[[ COLLECTED MATERIAL, beginning ]]

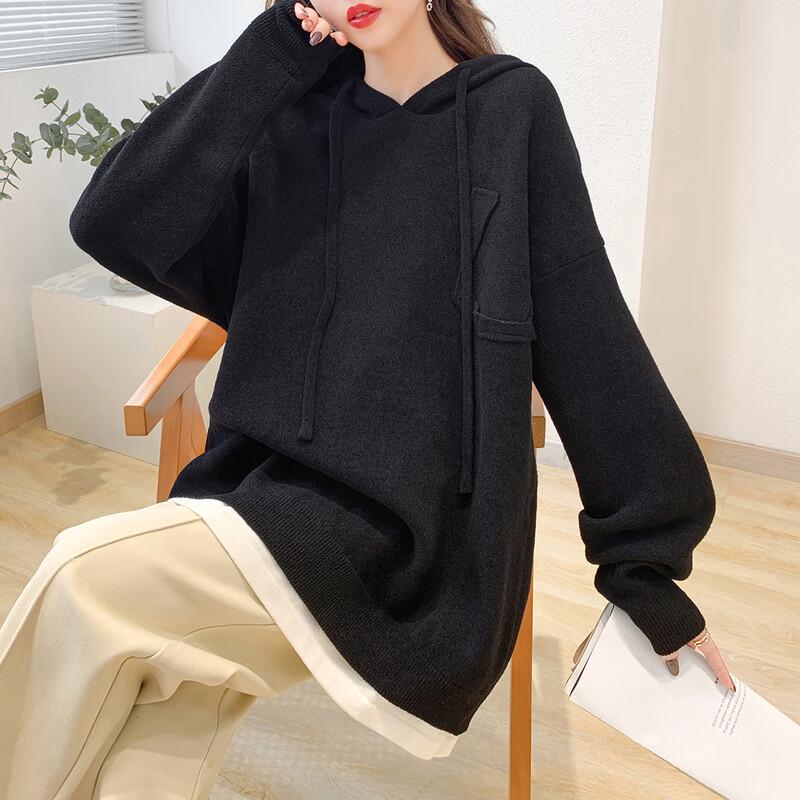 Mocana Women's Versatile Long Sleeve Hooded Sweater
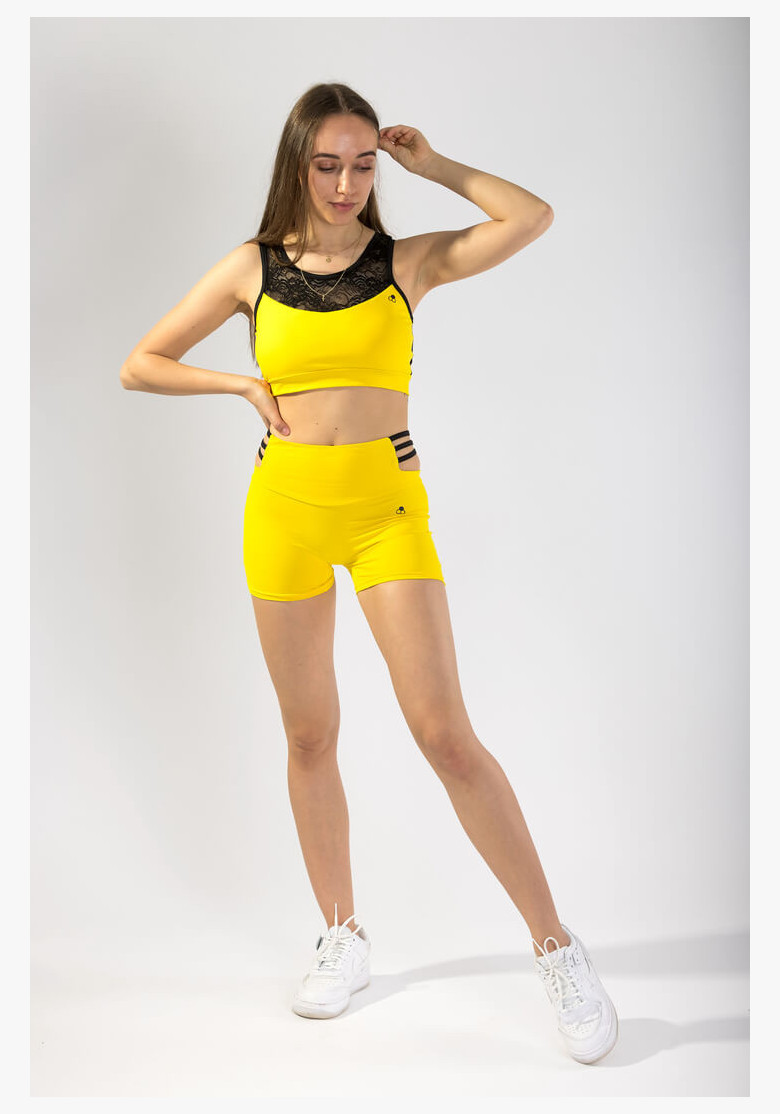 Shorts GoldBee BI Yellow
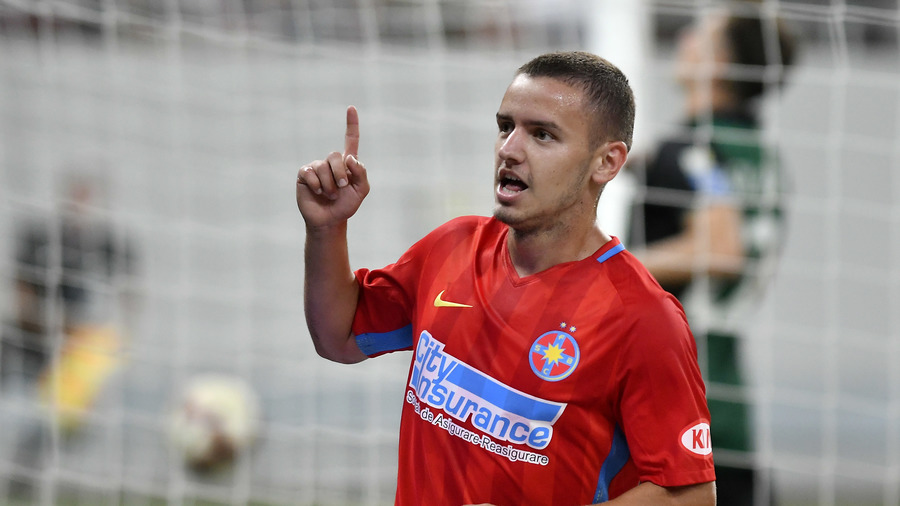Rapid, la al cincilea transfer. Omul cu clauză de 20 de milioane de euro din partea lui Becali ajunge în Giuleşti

[[ COLLECTED MATERIAL, end ]]

» EXERCISE REQUIREMENTS
Are you able to set down all the lines above exactly, without any pictures?

» REPLY TO THE TASK
 Mocana Women's Versatile Long Sleeve Hooded Sweater
 Shorts GoldBee BI Yellow
Rapid, la al cincilea transfer. Omul cu clauză de 20 de milioane de euro din partea lui Becali ajunge în Giuleşti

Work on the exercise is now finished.